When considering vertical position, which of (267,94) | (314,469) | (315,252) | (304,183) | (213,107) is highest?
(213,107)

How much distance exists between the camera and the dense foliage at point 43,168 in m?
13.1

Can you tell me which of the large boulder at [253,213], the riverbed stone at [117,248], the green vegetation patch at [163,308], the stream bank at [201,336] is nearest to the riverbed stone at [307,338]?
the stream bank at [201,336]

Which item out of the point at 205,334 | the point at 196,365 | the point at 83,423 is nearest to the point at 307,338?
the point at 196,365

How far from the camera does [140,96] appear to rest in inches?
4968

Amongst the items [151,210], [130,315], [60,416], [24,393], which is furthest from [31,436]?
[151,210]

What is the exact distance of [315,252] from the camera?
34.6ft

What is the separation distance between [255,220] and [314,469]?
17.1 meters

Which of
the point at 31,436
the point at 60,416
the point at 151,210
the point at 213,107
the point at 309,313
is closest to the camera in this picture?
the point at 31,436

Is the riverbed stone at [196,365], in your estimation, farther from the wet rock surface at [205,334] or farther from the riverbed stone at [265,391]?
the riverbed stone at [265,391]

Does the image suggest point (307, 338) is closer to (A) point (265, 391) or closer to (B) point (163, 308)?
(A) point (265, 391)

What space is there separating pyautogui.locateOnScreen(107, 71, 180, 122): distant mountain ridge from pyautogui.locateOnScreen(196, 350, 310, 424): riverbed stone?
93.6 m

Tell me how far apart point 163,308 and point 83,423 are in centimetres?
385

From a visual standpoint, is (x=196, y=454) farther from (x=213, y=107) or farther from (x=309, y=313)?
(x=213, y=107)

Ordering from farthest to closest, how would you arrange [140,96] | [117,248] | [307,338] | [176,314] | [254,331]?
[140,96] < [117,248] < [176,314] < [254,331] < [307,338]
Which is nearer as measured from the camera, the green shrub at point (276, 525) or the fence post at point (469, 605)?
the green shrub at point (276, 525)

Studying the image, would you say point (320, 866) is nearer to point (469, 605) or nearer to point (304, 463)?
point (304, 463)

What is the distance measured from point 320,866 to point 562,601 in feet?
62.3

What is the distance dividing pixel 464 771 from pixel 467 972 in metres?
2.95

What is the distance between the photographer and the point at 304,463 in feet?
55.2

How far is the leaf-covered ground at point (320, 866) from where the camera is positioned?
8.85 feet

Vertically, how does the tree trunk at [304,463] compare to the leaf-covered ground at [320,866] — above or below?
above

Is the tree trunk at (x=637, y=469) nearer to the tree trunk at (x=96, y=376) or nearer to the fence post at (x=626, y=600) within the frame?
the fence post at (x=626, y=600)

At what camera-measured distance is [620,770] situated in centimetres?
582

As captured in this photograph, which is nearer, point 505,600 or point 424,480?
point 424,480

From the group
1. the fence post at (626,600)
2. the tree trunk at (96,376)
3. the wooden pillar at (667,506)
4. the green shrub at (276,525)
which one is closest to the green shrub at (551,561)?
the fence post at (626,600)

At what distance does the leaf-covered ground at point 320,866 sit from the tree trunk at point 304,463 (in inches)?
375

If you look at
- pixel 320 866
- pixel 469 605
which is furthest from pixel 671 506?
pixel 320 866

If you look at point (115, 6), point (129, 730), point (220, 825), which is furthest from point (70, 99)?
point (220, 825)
===
### Exercise prompt:
Reproduce everything in the listing above from the line containing "From a visual" down to the line containing "[140,96] < [117,248]", and shift every coordinate number in the answers up by 114 while leaving the other lines as they are.

### Result of the task:
From a visual standpoint, is (x=196, y=454) farther from (x=213, y=107) or farther from (x=309, y=313)?
(x=327, y=221)

Ordering from farthest to closest, how would you arrange [140,96] | [117,248] | [307,338] | [176,314] | [254,331]?
[254,210] < [231,362] < [290,428] < [368,445] < [421,452]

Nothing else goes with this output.